To this end, some existing scientific workflow systems choose to package tasks into containers and then run in container-based clusters. This solves the problem of workflow task dependency, but how to efficiently schedule containers for executing workflow tasks in a cluster remains a challenging problem.
In addition, workflow tasks are of different types, and are generally categorized on a time basis into two categories: a long task or a short task. A large number of known workflow systems may place workflow tasks into preset virtual machines, containers, or customized workflow runs of the virtual machines, the containers, or the customized workflow systems to run, but resource adjustment cannot be performed on the workflow tasks in the process of running of the workflow tasks, so that when a plurality of workflow tasks run simultaneously, imbalance of allocated resources among the workflow tasks may be caused, and the scheduling length of one or more workflows is extended. For scientific workflows with heterogeneous tasks, how to dynamically optimize resource allocation of long tasks or short tasks, the existing system lacks an efficient solution.
Disclosure of Invention
Aiming at the defects in the prior art, the invention aims to provide a scientific workflow scheduling method and system for completion time optimization.

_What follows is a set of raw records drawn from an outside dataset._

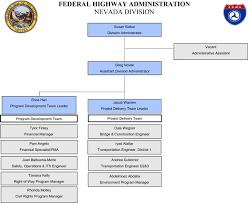 Federal Bridge Chart Organizational Chart Nevada Division Federal Highway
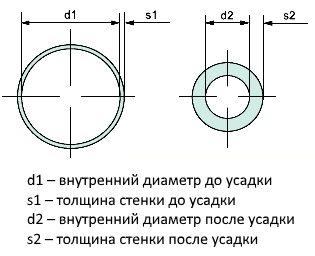 Размеры термоусадки до и после усадки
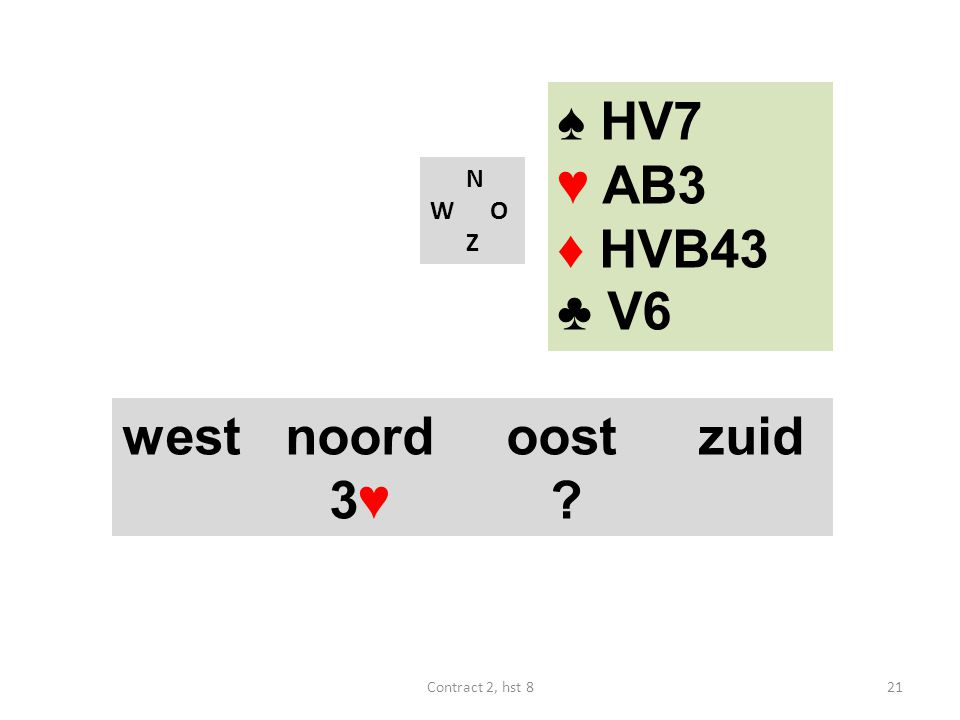 N W O Z west noordoostzuid 3♥ ? ♠ HV7 ♥ AB3 ♦ HVB43 ♣ V6 21Contract 2, hst 8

The scientific workflow scheduling method for completion time optimization provided by the invention comprises the following steps:
a DAG conversion step: converting a given scientific workflow configuration into a corresponding directed acyclic graph;
function conversion step: converting each layer of tasks in the scientific workflow into a server-free function and deploying the server-free function into a corresponding cluster;
resource allocation step: for each layer of tasks in the directed acyclic graph, allocating resources to the tasks and running the tasks according to parameter configuration;
and a dynamic adjustment step: and in the process of task operation, the cluster is kept monitored, and the resource allocation of each task is dynamically adjusted according to the residual operation time of the task and the available resources of the system.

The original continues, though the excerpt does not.